> Qué harás
Reescribe el fragmento del hilo sobre la gasolinera que abre con las palabras que contienen "## elhidalgo" y cierra con "término específico, sinceramente.", poniendo "compañeros" en lugar de "amigos".

> Texto de la página
# persona que trabaja en la gasolinera



## elhidalgo

hola amigos
¿cómo se llama la persona que trabaja en la gasolinera? muchas gracias de antemano


----------



## Prima Facie

Pues...creo que no hay un término específico, sinceramente.

"Gasolinero/a" no existe, así que supongo que será "encargado de gasolinera", "empleado de gasolinera" o algo similar. 

La verdad, es una duda que nunca antes me había planteado...


----------



## chics

Informalmente, yo creo que bastante gente usa "gasolinero/a". Luego se puede usar "empleado de gasolinera", "técnico de llenado de combustible", "encargado de...", "responsable de...", según las funciones y responsabilidades concretas, la imaginación y el grado de floritura de cada uno.

> Sección de datos
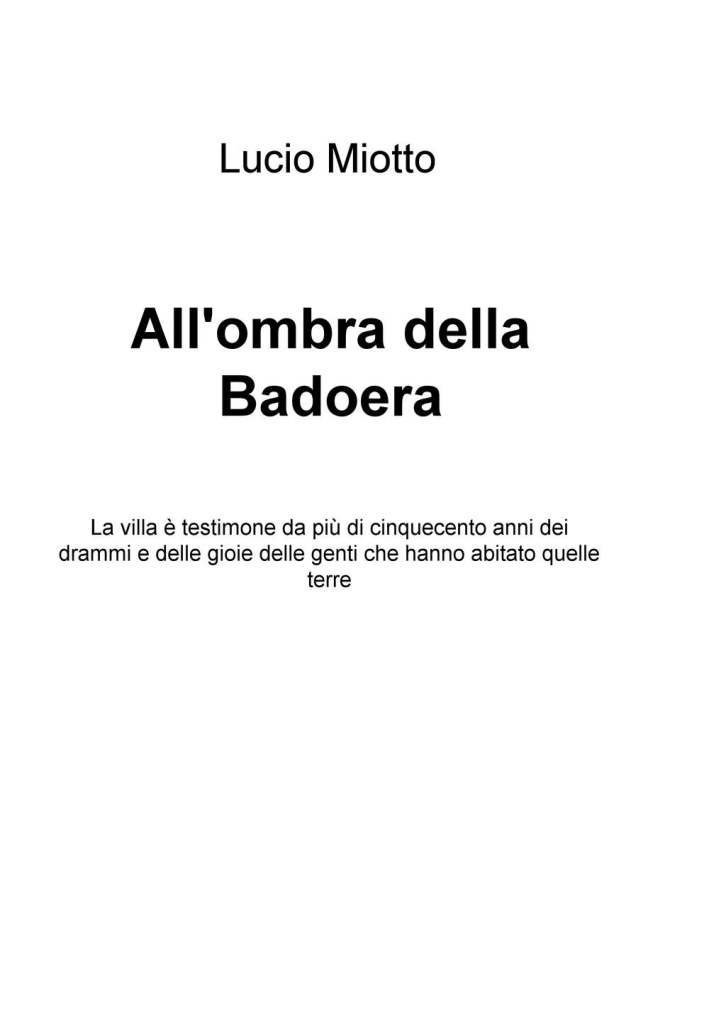 All'ombra della Badoera. La villa è testimone da più di cinquecento anni dei drammi e delle gioie delle genti che hanno abitato quelle terre. e. All'ombra della Badoera. La villa è testimone da più di cinquecento anni dei drammi e delle gioie delle genti che hanno abitato quelle terre. e.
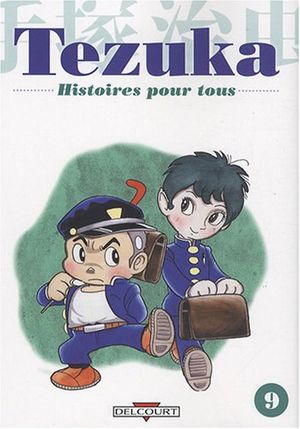 Tezuka : Histoires pour tous, tome 9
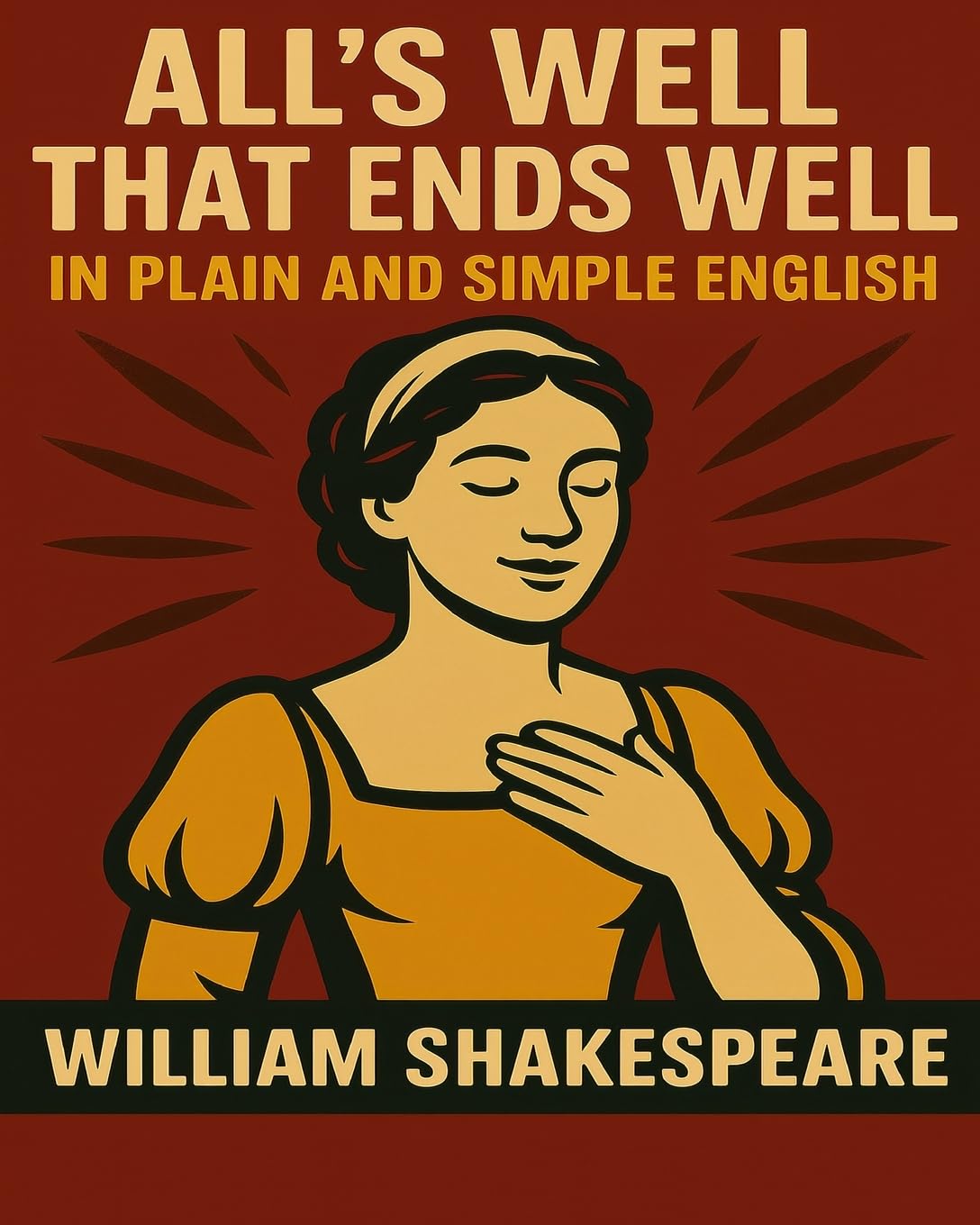 All's Well That Ends Well In Plain and Simple English: A Modern Translation and the Original Version Drama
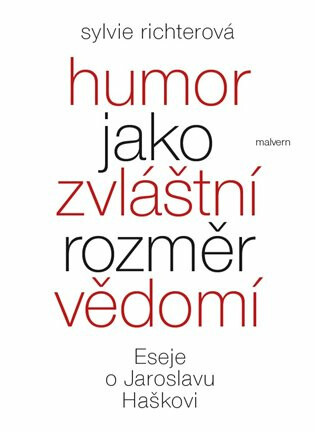 Humor jako zvláštní rozměr vědomí - Sylvie Richterová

> Respuesta abajo
## elhidalgo

hola compañeros
¿cómo se llama la persona que trabaja en la gasolinera? muchas gracias de antemano


----------



## Prima Facie

Pues...creo que no hay un término específico, sinceramente.